WHAT YOU SHOULD DO
Filter the entries for the word "nextTickMs". Copy each line in which it occurs.

DATA FOR REVIEW
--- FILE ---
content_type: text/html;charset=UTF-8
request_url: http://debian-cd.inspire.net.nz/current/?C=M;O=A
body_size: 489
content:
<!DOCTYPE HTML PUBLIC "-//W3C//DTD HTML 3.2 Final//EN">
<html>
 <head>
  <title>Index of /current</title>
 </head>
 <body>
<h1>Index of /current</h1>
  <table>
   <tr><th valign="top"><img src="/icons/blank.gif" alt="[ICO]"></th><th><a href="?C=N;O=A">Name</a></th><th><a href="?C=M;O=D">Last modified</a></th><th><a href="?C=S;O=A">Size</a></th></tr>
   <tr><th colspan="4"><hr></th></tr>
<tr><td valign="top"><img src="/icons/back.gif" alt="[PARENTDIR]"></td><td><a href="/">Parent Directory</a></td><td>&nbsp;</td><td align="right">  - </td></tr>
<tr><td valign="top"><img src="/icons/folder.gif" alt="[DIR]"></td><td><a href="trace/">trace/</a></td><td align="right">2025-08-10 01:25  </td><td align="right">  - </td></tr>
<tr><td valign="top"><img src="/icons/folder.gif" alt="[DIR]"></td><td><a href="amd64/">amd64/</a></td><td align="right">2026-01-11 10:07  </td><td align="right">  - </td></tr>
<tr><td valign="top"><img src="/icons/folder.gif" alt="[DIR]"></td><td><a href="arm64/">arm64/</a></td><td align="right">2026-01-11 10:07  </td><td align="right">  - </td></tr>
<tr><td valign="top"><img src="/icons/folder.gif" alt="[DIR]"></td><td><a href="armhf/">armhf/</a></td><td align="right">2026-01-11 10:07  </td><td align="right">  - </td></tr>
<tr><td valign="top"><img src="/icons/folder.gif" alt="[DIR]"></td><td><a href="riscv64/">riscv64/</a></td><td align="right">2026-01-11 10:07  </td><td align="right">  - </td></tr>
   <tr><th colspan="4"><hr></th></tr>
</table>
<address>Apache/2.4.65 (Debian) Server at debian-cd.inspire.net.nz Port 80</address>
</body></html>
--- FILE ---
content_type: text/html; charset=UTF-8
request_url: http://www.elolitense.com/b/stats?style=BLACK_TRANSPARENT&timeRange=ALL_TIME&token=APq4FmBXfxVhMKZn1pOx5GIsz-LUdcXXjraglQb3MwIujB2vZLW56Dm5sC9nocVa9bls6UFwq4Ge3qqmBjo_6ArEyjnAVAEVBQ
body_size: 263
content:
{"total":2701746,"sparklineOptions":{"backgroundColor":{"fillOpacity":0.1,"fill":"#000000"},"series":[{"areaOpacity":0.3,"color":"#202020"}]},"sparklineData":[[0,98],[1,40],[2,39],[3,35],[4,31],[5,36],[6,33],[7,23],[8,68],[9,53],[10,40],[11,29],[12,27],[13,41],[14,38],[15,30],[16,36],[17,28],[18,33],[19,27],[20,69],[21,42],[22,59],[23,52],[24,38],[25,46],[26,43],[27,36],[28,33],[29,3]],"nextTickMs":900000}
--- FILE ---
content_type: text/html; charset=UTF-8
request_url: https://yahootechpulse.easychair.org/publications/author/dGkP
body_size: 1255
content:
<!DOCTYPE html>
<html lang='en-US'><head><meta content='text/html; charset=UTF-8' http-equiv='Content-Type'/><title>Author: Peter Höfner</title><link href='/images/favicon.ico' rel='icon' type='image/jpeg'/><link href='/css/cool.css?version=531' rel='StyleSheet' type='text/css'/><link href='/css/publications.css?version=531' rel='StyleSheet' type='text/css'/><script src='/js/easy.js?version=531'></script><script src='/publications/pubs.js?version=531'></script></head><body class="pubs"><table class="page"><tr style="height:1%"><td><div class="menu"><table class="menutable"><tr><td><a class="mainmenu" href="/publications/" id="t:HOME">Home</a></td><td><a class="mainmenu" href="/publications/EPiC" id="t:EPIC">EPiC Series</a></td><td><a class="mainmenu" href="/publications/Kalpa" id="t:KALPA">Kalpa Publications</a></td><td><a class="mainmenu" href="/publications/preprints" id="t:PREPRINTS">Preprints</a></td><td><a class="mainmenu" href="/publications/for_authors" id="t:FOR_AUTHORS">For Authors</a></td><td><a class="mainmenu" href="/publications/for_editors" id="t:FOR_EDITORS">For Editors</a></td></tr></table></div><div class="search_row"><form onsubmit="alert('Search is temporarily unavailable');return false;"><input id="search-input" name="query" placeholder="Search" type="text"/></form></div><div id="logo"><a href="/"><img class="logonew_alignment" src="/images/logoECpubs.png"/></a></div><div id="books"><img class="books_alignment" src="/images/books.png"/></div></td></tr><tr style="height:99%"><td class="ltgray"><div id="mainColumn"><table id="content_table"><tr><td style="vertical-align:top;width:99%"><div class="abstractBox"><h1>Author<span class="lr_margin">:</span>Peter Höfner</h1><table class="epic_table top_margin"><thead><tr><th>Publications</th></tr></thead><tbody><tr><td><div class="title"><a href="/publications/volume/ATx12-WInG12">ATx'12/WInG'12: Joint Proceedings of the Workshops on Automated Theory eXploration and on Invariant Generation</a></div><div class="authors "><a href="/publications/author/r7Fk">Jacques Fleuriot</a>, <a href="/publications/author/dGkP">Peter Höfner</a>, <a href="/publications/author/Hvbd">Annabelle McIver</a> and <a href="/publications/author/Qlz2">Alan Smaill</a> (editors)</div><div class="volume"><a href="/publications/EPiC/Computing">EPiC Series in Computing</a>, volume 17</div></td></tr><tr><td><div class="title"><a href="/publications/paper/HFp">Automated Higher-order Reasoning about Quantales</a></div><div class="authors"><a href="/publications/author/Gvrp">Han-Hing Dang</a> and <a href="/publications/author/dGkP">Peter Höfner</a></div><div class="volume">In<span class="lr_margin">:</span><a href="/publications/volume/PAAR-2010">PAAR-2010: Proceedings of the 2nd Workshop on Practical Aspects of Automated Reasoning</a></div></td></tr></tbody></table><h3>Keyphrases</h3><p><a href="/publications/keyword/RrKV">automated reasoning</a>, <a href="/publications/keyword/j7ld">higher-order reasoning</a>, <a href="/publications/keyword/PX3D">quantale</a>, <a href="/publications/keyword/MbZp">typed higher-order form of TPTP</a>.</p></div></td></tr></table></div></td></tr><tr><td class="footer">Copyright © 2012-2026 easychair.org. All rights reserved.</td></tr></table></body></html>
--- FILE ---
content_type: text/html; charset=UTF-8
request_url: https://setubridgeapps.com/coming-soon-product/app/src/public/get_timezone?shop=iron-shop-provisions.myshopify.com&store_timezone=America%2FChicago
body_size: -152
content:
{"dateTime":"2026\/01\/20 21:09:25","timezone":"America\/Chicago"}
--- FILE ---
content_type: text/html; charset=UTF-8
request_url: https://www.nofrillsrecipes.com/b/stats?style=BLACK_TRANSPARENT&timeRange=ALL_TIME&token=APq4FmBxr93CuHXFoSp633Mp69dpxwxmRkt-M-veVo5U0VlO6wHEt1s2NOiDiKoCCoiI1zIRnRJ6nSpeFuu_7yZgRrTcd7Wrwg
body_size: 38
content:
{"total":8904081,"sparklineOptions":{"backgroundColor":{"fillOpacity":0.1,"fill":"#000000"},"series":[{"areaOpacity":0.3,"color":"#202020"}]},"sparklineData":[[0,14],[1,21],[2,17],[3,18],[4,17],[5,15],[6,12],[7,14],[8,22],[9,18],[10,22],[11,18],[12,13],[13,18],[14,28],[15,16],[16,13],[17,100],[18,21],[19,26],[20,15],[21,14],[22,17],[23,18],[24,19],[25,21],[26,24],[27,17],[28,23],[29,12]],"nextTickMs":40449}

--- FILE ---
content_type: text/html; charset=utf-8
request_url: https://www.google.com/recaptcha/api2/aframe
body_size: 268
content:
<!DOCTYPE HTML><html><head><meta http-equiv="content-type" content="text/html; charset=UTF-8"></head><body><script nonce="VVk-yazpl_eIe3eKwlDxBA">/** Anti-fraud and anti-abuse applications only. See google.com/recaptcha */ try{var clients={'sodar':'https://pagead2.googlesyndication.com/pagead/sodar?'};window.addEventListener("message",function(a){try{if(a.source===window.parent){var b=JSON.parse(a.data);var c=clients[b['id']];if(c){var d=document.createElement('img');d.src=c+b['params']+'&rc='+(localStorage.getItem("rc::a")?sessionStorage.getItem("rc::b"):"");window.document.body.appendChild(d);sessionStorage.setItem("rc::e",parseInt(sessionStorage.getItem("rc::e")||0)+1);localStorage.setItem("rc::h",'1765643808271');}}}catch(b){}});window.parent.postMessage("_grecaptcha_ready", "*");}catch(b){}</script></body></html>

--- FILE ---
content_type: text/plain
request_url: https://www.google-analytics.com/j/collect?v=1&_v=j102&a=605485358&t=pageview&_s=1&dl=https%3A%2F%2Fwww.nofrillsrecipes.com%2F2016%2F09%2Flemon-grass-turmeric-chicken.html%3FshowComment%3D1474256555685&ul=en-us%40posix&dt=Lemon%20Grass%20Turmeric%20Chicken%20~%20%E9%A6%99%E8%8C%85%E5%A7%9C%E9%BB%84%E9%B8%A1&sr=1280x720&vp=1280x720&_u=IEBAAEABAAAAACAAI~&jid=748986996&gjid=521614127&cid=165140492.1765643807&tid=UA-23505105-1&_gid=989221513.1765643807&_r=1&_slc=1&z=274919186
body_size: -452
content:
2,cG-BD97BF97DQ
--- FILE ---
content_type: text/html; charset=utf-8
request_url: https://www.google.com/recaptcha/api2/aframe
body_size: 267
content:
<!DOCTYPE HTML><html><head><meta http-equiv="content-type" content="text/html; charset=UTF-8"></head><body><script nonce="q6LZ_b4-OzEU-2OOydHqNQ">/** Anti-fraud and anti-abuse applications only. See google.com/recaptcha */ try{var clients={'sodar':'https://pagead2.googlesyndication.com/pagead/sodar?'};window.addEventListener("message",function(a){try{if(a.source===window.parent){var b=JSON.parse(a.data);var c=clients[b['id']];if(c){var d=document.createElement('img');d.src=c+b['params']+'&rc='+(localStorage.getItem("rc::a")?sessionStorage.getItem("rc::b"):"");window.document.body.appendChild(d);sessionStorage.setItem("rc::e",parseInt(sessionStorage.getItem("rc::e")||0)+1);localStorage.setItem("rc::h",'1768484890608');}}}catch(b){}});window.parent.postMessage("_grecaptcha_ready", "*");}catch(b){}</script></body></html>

THE COMPLETED TASK
{"total":2701746,"sparklineOptions":{"backgroundColor":{"fillOpacity":0.1,"fill":"#000000"},"series":[{"areaOpacity":0.3,"color":"#202020"}]},"sparklineData":[[0,98],[1,40],[2,39],[3,35],[4,31],[5,36],[6,33],[7,23],[8,68],[9,53],[10,40],[11,29],[12,27],[13,41],[14,38],[15,30],[16,36],[17,28],[18,33],[19,27],[20,69],[21,42],[22,59],[23,52],[24,38],[25,46],[26,43],[27,36],[28,33],[29,3]],"nextTickMs":900000}
{"total":8904081,"sparklineOptions":{"backgroundColor":{"fillOpacity":0.1,"fill":"#000000"},"series":[{"areaOpacity":0.3,"color":"#202020"}]},"sparklineData":[[0,14],[1,21],[2,17],[3,18],[4,17],[5,15],[6,12],[7,14],[8,22],[9,18],[10,22],[11,18],[12,13],[13,18],[14,28],[15,16],[16,13],[17,100],[18,21],[19,26],[20,15],[21,14],[22,17],[23,18],[24,19],[25,21],[26,24],[27,17],[28,23],[29,12]],"nextTickMs":40449}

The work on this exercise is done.